Commenti a: Unicode, localization and C++ support

Di: Elvis

Elvis — Wed, 18 May 2016 08:09:13 +0000

Why I need to call ios_base::sync_with_stdio(false)?

Di: Thiago

Thiago — Fri, 22 Apr 2016 13:29:47 +0000

Just an update: Since Visual Studio 2015 Update 2 (released 30/03/2016), there are new compiler switches to manage both source and execution character sets:

/source-charset:|.NNNN
/execution-charset:|.NNNN
/utf-8

The later being a synonym for both “/source-charset:utf-8” and “/execution-charset:utf-8”.

More details on the following Visual C++ Team Blog post:
https://blogs.msdn.microsoft.com/vcblog/2016/02/22/new-options-for-managing-character-sets-in-the-microsoft-cc-compiler/

Di: Sergey

Sergey — Thu, 21 Apr 2016 18:14:50 +0000

I think one of the most important things to explain in an article like this is that actually you should not use wchar_t and std::wstring if you want to get a code that can correctly work with all Unicode symbols.

There is a very brief mention of the problems that riddle the wchar_t approach (more specifically the fact that on Windows wchar_t is actually 16 bit which clearly can’t hold all Unicode code points).
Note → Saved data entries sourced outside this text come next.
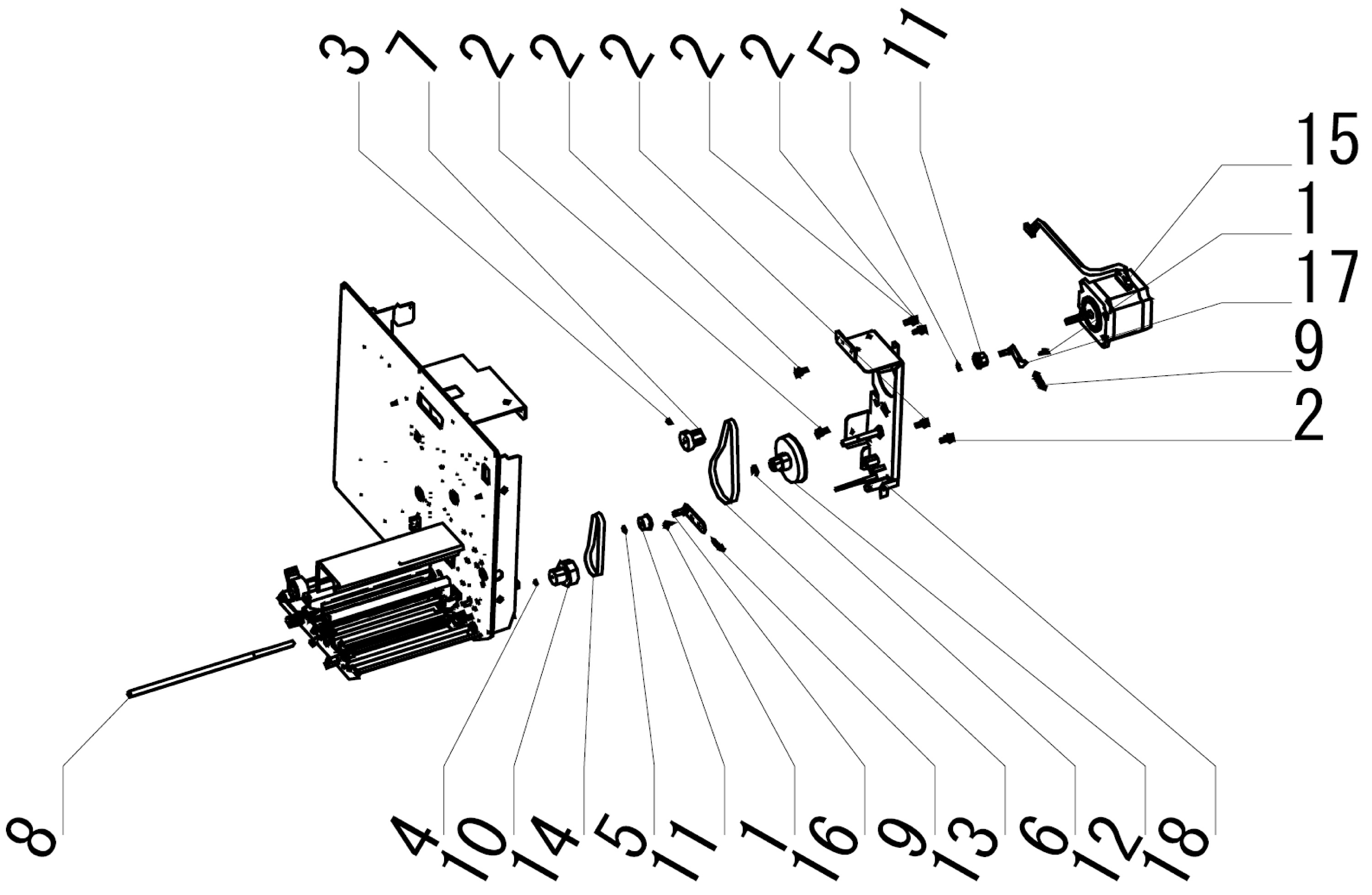 3 7 2 2 2 2 2 5 11

15
1
17
9
2

8

4 10 14 5 11 1 16 9 13 6 12 18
There is a good post about most of the problems at StackOverflow – http://stackoverflow.com/a/11107667/3375765

But it does not end there, oh no. Writing code that works as expected with any valid Unicode string will most definitely force you into a situation when you will want to iterate over every code point in a string, convert between lower case and upper case, case insensitive algorithms like hashing, searching, collation (comparison) and so on. Perhaps you will work with UTF8 strings and will want to do all of this in a lazy manner without full string conversion to a UTF32 string! Standard library gives you very little on that front (“almost nothing” may be closer to the truth). Additionally I found the process of setting up locales through standard C++ ways very confusing (docs are very sparse on that front).

All in all, based on my experience, if you are serious about Unicode support in you product you should either do your custom implementation of the Unicode rule set (which seems insane) or use a specialized library. Luckily for us there is an excellent ICU library for all these needs. I’m not sure that there is something better in the C++ area. And it’s free! Most of its API relies on custom string class – UnicodeString – but it is relatively easy to implement your own ICU-like wrappers around the parts of its API that work with raw strings to make it work with your custom string class (if you have one).

Di: Marco Alesiani

Marco Alesiani — Thu, 21 Apr 2016 09:05:59 +0000

Hi Mikhail, thanks for the comment. I thought it could be less confusing for explanation’s sake, anyway I’ve edited the snippet to just reuse the same object.

Di: Mikhail

Mikhail — Thu, 21 Apr 2016 08:41:09 +0000

Why converter_UTF8_wchar and converter_UTF8_char16 variables are declared with exactly the same type?